F_2 = \frac{1.81*10^16}{4.06*10^13}

F_2= 446N

Now that we have both values we can compute the ratio:

R = \frac{F_1}{F_2}where F_1 is the value of Saturn and F_2 is Earth.

R = \frac{508}{446}

R = 1.14

Curiously enough, the ratio arrived at in this equation is higher than the 1.065 cited in the NASA document.  I am assuming this is due to differences in the value used for each planet’s radius.  I will see what I can do about further investigating this discrepancy and amend my post if needed.

Now, to finish our process.  We once again cross-multiply using 100lbs to 1 for the value on Earth.

\frac{100 lbs.}{1} = \frac{x}{1.14}

100 * 1.14 = x * 1

x = 114 lbs

In conclusion, the variations in answer can be explained by taking into account the differences in radius values used in the calculations.  Polar radius, Equatorial radius and mean radius will all give values slightly different from one another in a difference of P_r < m_r < E_r.

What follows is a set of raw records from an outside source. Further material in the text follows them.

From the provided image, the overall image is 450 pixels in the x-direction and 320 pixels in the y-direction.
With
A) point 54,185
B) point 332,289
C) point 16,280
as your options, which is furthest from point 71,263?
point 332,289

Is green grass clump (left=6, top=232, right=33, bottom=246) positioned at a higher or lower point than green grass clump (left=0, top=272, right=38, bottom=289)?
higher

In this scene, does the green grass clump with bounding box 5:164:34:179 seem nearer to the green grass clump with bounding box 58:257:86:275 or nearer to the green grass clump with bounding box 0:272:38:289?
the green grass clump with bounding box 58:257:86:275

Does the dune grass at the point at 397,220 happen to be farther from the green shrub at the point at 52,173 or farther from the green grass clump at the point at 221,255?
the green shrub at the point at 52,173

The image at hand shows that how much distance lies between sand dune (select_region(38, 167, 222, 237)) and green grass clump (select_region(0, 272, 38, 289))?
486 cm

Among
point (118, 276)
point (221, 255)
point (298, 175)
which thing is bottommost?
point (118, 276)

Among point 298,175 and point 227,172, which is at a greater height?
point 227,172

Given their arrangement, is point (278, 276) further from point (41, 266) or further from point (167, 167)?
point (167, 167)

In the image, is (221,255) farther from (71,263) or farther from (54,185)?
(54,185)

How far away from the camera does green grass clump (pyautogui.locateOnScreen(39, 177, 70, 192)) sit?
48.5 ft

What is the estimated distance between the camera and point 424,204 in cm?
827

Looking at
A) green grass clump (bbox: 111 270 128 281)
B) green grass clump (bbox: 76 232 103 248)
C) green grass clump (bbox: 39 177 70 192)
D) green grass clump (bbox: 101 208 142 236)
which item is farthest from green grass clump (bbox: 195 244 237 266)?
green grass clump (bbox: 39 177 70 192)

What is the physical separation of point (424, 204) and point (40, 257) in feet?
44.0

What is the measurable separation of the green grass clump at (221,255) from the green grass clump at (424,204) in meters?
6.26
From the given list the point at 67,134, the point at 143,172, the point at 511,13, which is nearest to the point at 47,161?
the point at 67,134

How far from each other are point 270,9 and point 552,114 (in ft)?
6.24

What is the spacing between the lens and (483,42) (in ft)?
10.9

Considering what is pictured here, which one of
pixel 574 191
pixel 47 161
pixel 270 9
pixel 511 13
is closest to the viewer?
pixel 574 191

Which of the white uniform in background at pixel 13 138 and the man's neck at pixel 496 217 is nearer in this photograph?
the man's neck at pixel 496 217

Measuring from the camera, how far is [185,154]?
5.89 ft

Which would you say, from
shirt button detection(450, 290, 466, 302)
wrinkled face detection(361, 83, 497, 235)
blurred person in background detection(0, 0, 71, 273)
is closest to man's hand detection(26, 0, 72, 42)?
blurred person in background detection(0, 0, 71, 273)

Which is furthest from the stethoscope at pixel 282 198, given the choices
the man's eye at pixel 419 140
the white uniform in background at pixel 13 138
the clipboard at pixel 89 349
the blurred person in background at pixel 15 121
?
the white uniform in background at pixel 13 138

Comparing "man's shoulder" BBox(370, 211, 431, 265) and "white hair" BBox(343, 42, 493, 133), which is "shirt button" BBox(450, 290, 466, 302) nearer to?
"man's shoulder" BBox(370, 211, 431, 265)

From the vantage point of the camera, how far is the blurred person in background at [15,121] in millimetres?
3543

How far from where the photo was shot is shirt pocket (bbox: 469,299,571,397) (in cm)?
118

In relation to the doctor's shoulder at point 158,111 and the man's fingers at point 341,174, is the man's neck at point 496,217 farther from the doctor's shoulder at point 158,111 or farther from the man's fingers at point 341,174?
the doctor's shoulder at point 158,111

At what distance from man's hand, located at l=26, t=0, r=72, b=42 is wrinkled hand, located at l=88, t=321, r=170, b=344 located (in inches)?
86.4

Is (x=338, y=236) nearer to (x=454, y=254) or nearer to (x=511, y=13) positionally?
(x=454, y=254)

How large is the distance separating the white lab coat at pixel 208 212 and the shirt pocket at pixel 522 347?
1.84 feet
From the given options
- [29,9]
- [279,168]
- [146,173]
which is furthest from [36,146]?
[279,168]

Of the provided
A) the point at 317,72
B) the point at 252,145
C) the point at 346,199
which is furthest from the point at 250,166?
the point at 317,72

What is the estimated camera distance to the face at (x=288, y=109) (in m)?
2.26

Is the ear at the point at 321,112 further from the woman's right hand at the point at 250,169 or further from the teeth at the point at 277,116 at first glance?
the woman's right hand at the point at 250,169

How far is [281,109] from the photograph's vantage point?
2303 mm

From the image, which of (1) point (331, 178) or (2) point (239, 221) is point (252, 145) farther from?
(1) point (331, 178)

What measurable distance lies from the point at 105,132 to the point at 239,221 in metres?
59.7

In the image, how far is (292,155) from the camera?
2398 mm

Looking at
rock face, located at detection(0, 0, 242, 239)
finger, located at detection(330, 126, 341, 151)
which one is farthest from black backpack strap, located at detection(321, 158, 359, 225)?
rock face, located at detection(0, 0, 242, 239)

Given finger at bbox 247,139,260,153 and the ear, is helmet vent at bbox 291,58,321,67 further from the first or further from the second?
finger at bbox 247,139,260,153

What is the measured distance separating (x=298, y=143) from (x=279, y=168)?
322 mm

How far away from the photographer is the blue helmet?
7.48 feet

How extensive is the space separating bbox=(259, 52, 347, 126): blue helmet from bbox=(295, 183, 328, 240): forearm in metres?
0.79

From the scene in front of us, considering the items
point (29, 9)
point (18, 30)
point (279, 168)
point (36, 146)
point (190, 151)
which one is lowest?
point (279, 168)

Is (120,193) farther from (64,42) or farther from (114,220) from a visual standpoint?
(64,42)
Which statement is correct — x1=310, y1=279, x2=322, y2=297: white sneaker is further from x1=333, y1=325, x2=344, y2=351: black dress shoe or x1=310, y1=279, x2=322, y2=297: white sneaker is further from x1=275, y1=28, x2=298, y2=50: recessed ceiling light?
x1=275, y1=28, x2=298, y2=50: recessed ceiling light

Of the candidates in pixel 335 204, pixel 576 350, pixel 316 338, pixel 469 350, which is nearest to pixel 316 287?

With our calculations it can be assumed that we have a possibility for error.  Based on this information and given a discrepancy of a significant 7.4 lbs, this could account for roughly 7-13% variance in answers to this question.  That said, make certain to note which radius measurement is being asked for when calculating these types of problems.  It could mean the difference between a right and wrong answer.